**WORK TO BE COMPLETED:** Gather every line of the records below that contains the word "scene", and copy each such line in full.

**RECORDS FOR THIS TASK:**
⟨

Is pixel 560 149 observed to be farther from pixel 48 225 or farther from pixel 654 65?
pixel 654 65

⟩
⟨

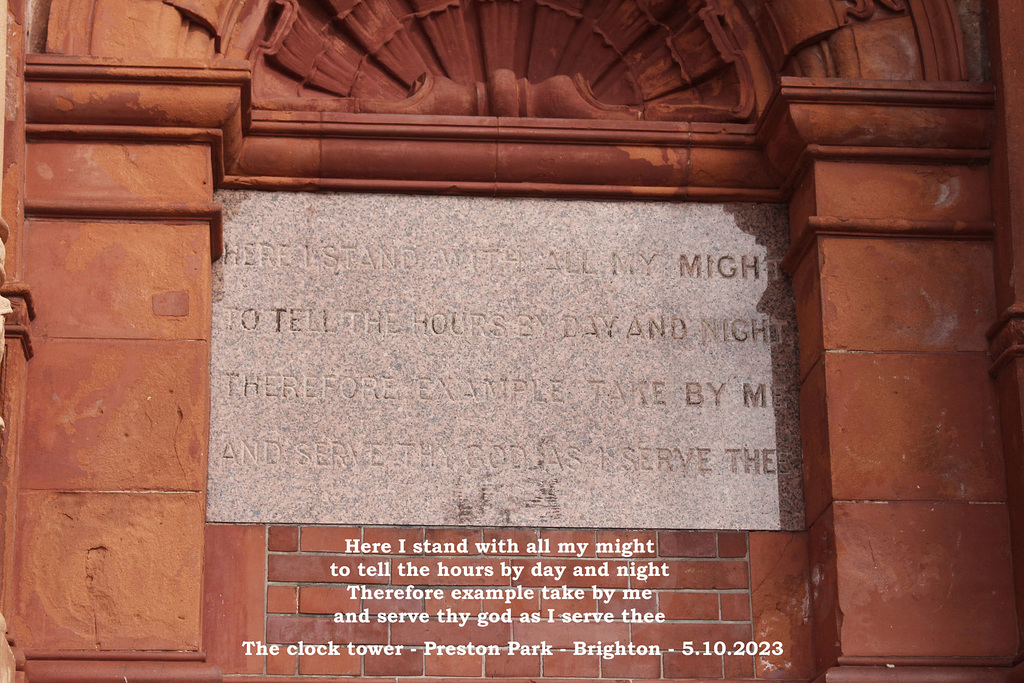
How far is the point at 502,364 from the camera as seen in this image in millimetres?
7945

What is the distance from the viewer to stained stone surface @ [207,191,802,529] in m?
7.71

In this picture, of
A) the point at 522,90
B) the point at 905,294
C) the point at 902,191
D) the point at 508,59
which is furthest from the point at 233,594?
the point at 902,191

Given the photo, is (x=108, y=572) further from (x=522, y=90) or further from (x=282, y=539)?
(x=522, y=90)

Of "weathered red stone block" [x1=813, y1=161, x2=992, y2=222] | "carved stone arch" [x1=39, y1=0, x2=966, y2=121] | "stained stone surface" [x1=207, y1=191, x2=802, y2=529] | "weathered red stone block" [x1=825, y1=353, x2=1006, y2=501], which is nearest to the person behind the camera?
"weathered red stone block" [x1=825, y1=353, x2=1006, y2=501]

⟩
⟨

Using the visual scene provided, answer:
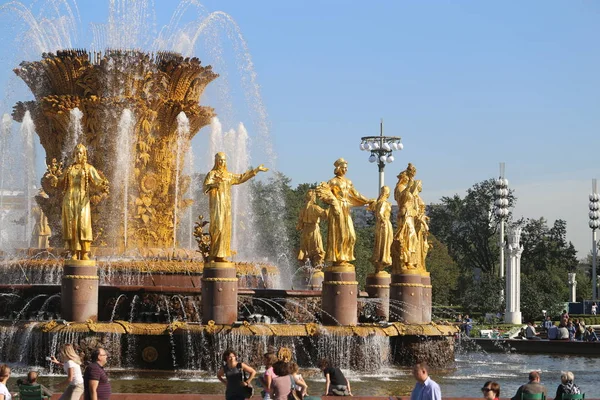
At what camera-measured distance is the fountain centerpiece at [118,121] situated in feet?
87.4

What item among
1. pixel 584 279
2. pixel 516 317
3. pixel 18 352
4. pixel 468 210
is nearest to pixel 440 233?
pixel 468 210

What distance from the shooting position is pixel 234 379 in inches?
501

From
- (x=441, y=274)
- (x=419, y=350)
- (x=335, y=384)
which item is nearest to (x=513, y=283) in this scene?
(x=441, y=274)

⟩

**SOLVED PROBLEM:**
Using the visual scene provided, answer:
which item is nearest to (x=513, y=283) in this scene?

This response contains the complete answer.